An overhead view of the V.C. Summer plant; (e.g. Photo courtesy of High Flyer © 2017)By Eddy Moore, special to Statehouse Report | When South Carolina utilities abandoned two nuclear plants after spending $9 billion, S.C. House Speaker Jay Lucas urged lawmakers to “find the flaws that led to this systemic failure.”
House and Senate investigative committees diligently exposed feckless utility management and the folly of the Base Load Review Act, which insulated utility companies from financial risk and left ratepayers “holding the bag” for the project.
The investigations showed the legislature at its best and has produced proposed legislation that is a step forward. But these investigations still did not fully expose the root of the failure, which goes beyond the Base Load Review Act, the absence of an official public utility consumer advocate in South Carolina, or the makeup of the Public Service Commission.
These deficiencies stem, directly or indirectly, from a system of regulation that assigns profit to utilities based on the size of capital investments, rather than on most efficiently meeting the state’s energy needs.
This system was designed to solve a problem from 100 years ago: attracting the financial capital needed to build out an electric system, including power plants and power lines, to vast regions of the country that did not have the money to pay for it. Across the nation, state regulators made utility profits dependent on the amount of utility capital invested in useful structures within the utility territory—not on non-capital costs such as salaries, maintenance or fuel, all of which are passed through to customers without profit.
A bias towards capital investment remains: When faced with customer needs today, regulated utility companies still tend to favor solutions that require a large expenditure of capital rather than the increasingly diverse array of alternative services that also meet customer needs, often at lower cost. A decade ago, South Carolina regulated utilities could have chosen several pathways forward to meet projected customer needs. But the mother of all capital investments (and thus the mother of all profits) is a nuclear plant, which predictably became the solution they brought to the legislature, with enabling legislation: the Base Load Review Act.
Many utility regulators throughout the nation recognize this capital bias and are developing innovative responses so that utilities will continue to best serve customers as times change. South Carolina legislators should join this conversation, exploring regulatory models for what those in the industry call the “utility of the future.” More immediately, legislators should nurture the seeds of reform that have already been planted here in South Carolina:
First, our regulations already allow utilities to earn profit from saving energy on a performance basis. But our utilities still have a larger competing incentive to spend capital and sell more energy to recoup those investments, and we do not set a high bar for energy savings. This leaves hundreds of millions of dollars in savings on the table. We should require energy savings when it is the least-cost option, set ambitious energy savings targets to ensure cost savings and reduce a utility’s dependence on increased sales for profits. This is just one example of a trend towards “performance-based ratemaking” and away from rewards based purely on the amount of money sunk.

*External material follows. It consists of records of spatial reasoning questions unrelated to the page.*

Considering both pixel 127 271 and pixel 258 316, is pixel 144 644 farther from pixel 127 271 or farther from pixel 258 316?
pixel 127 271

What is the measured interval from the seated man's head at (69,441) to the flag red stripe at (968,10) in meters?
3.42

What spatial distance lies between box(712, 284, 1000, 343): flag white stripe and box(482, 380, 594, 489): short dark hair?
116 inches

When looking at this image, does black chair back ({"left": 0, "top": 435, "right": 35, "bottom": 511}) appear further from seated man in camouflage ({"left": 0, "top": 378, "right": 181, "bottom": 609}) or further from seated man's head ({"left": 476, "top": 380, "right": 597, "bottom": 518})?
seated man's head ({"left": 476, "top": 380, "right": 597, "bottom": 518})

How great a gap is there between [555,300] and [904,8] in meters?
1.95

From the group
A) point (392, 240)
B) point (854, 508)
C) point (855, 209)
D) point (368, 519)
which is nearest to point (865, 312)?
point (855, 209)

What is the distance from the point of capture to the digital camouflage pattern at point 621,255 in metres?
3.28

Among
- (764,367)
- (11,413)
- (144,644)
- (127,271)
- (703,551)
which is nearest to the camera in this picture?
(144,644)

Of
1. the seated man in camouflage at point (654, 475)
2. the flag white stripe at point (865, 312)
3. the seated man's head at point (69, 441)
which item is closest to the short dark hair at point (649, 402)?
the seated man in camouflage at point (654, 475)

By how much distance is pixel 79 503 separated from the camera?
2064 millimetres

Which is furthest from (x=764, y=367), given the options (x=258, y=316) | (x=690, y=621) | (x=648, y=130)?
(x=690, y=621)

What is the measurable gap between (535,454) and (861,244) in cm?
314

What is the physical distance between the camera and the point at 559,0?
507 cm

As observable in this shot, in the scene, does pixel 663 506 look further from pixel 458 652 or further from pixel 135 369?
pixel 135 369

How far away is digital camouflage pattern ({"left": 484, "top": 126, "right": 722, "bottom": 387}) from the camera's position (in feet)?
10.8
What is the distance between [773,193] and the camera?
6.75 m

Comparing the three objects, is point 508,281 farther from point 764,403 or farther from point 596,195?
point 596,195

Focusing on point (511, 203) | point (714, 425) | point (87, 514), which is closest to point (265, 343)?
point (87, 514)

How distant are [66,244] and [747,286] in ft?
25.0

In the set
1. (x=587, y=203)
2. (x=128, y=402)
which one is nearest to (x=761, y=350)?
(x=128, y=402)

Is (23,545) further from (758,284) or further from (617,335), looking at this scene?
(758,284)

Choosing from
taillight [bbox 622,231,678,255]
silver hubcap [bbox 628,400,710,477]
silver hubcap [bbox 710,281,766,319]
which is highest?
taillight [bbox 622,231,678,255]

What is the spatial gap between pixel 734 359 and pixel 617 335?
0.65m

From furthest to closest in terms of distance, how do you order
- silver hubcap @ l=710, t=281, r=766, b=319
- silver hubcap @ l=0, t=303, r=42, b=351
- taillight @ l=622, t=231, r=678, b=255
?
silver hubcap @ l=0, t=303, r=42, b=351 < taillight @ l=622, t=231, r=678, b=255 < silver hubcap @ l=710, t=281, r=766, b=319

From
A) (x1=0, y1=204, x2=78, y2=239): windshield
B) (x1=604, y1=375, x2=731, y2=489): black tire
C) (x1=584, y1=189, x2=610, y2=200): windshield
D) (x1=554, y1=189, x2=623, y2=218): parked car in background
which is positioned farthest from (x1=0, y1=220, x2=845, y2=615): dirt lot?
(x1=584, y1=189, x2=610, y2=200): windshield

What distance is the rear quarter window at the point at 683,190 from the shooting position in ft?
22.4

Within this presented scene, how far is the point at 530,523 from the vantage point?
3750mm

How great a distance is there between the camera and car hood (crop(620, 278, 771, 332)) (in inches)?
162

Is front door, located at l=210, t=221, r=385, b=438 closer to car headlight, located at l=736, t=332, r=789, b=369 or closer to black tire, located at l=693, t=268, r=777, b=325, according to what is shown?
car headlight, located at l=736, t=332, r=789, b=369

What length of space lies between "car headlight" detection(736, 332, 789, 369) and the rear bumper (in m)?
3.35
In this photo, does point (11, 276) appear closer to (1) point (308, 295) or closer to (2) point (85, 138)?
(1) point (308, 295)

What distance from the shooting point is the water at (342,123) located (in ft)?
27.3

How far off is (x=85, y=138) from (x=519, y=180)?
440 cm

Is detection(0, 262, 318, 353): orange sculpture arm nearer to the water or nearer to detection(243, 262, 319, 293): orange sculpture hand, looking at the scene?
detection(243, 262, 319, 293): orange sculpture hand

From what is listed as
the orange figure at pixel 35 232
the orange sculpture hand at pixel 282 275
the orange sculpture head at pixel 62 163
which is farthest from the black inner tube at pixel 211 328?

Second, our regulations require utilities to submit their plans for review. But they do not require a thorough comparison of capital-intensive solutions, such as power plants, with alternatives that require little or no utility capital investment, such as enabling groups of large energy users to reduce demand when grid costs are high or recognizing the value of customer-owned power production. Legislators in South Carolina need to ensure that all options are on the table—not just the ones in which utilities risk capital on behalf of ratepayers—and that plans are transparent and open to meaningful public participation and review.
Third, it is no longer necessary for the utility to be the only investor in energy production. South Carolina has made a strong start in the solar market—with the help and good work of our utility companies—but artificial legal barriers hamper market-based solar expansion. Burgeoning solar options, battery storage and a host of information-based technologies offer new ways for project developers and customers to participate in the energy economy. Legislators should embrace this trend, establishing clear customer rights to manage their own energy needs within a framework that rewards utilities for enabling the use of these technologies.
We will not make the most of the lessons learned from nuclear plant abandonment until we address its root cause. Much more is at stake than $9 billion: South Carolina electric utilities will likely take in over $70 billion during the next decade and over $100 billion during their current 15-year planning horizon. Regulatory decisions now will determine how that money is invested. Surely, we can find a more fitting and smart underlying motivator to allocate these funds for the benefit of all South Carolinians than maximizing utility capital investment.
Eddy Moore, a South Carolina native who served as an administrative law judge in Arkansas, is energy and climate program director with the S.C. Coastal Conservation League.